*** THE DATA ***

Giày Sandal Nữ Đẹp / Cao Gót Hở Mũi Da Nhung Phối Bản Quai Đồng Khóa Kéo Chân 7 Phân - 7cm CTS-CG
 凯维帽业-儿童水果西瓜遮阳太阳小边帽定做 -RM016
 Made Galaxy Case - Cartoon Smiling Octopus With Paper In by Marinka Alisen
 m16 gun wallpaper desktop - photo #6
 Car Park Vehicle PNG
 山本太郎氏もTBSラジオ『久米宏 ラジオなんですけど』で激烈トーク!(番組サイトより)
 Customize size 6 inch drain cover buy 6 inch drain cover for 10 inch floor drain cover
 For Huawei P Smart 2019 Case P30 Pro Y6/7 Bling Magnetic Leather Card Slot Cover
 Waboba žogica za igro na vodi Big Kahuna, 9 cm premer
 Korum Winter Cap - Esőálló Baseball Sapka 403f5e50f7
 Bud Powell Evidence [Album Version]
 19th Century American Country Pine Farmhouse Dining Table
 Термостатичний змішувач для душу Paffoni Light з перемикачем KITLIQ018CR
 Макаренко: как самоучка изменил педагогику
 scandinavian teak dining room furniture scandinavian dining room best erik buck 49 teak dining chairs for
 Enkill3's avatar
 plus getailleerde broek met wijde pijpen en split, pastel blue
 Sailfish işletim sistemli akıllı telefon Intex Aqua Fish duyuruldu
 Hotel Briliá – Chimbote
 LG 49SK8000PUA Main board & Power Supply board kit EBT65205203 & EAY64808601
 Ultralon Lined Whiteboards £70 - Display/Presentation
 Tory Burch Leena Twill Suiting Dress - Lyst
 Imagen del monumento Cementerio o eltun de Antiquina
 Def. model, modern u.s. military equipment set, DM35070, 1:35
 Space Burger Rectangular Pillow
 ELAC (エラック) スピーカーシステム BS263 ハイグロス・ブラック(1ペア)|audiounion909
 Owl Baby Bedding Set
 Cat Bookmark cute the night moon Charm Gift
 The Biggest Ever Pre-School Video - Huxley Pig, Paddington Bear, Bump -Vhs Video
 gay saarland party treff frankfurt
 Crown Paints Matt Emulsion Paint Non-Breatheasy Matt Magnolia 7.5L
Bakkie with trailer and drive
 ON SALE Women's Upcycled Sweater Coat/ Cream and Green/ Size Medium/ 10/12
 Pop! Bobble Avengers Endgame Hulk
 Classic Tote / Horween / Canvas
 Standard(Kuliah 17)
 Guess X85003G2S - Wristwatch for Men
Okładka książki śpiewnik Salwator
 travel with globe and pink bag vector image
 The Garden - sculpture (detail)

*** End of THE DATA ***

WHAT TO WORK ON>
Exactly as they appear, retype the lines from the start of the records through the line containing "The Biggest Ever".

EXERCISE SOLUTION>
Giày Sandal Nữ Đẹp / Cao Gót Hở Mũi Da Nhung Phối Bản Quai Đồng Khóa Kéo Chân 7 Phân - 7cm CTS-CG
 凯维帽业-儿童水果西瓜遮阳太阳小边帽定做 -RM016
 Made Galaxy Case - Cartoon Smiling Octopus With Paper In by Marinka Alisen
 m16 gun wallpaper desktop - photo #6
 Car Park Vehicle PNG
 山本太郎氏もTBSラジオ『久米宏 ラジオなんですけど』で激烈トーク!(番組サイトより)
 Customize size 6 inch drain cover buy 6 inch drain cover for 10 inch floor drain cover
 For Huawei P Smart 2019 Case P30 Pro Y6/7 Bling Magnetic Leather Card Slot Cover
 Waboba žogica za igro na vodi Big Kahuna, 9 cm premer
 Korum Winter Cap - Esőálló Baseball Sapka 403f5e50f7
 Bud Powell Evidence [Album Version]
 19th Century American Country Pine Farmhouse Dining Table
 Термостатичний змішувач для душу Paffoni Light з перемикачем KITLIQ018CR
 Макаренко: как самоучка изменил педагогику
 scandinavian teak dining room furniture scandinavian dining room best erik buck 49 teak dining chairs for
 Enkill3's avatar
 plus getailleerde broek met wijde pijpen en split, pastel blue
 Sailfish işletim sistemli akıllı telefon Intex Aqua Fish duyuruldu
 Hotel Briliá – Chimbote
 LG 49SK8000PUA Main board & Power Supply board kit EBT65205203 & EAY64808601
 Ultralon Lined Whiteboards £70 - Display/Presentation
 Tory Burch Leena Twill Suiting Dress - Lyst
 Imagen del monumento Cementerio o eltun de Antiquina
 Def. model, modern u.s. military equipment set, DM35070, 1:35
 Space Burger Rectangular Pillow
 ELAC (エラック) スピーカーシステム BS263 ハイグロス・ブラック(1ペア)|audiounion909
 Owl Baby Bedding Set
 Cat Bookmark cute the night moon Charm Gift
 The Biggest Ever Pre-School Video - Huxley Pig, Paddington Bear, Bump -Vhs Video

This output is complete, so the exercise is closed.